§ **DIRECTIONS FOR THIS TASK**
Repeat each line of the records below verbatim, leaving out the pictures.

§ **AVAILABLE DATA**
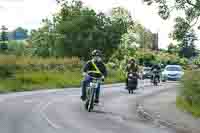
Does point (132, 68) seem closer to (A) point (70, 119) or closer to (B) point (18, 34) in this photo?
(A) point (70, 119)

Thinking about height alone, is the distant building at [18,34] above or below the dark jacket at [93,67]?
above

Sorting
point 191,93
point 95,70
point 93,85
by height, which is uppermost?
point 95,70

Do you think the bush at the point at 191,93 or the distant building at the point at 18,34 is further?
the distant building at the point at 18,34

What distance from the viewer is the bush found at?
16.6m

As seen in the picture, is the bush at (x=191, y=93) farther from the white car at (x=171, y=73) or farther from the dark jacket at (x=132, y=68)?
the white car at (x=171, y=73)

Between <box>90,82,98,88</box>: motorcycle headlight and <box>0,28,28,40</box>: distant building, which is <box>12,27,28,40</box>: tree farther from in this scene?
<box>90,82,98,88</box>: motorcycle headlight

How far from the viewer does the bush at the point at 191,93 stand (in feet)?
54.5

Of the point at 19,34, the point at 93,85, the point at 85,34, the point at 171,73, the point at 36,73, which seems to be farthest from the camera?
the point at 19,34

§ **EXERCISE SOLUTION**
Does point (132, 68) seem closer to (A) point (70, 119) or closer to (B) point (18, 34) in this photo?
(A) point (70, 119)

Thinking about height alone, is the distant building at [18,34] above or below the dark jacket at [93,67]?
above

Sorting
point 191,93
point 95,70
point 93,85
by height, which is uppermost?
point 95,70

Do you think the bush at the point at 191,93 or the distant building at the point at 18,34 is further?
the distant building at the point at 18,34

What distance from the viewer is the bush found at?
16.6m

As seen in the picture, is the bush at (x=191, y=93) farther from the white car at (x=171, y=73) or farther from the dark jacket at (x=132, y=68)?
the white car at (x=171, y=73)

Between <box>90,82,98,88</box>: motorcycle headlight and <box>0,28,28,40</box>: distant building, which is <box>12,27,28,40</box>: tree farther from in this scene?
<box>90,82,98,88</box>: motorcycle headlight

How far from the viewer does the bush at the point at 191,93 stand (in feet)?
54.5

Of the point at 19,34, the point at 93,85, the point at 85,34, the point at 171,73, the point at 36,73, which seems to be farthest from the camera?
the point at 19,34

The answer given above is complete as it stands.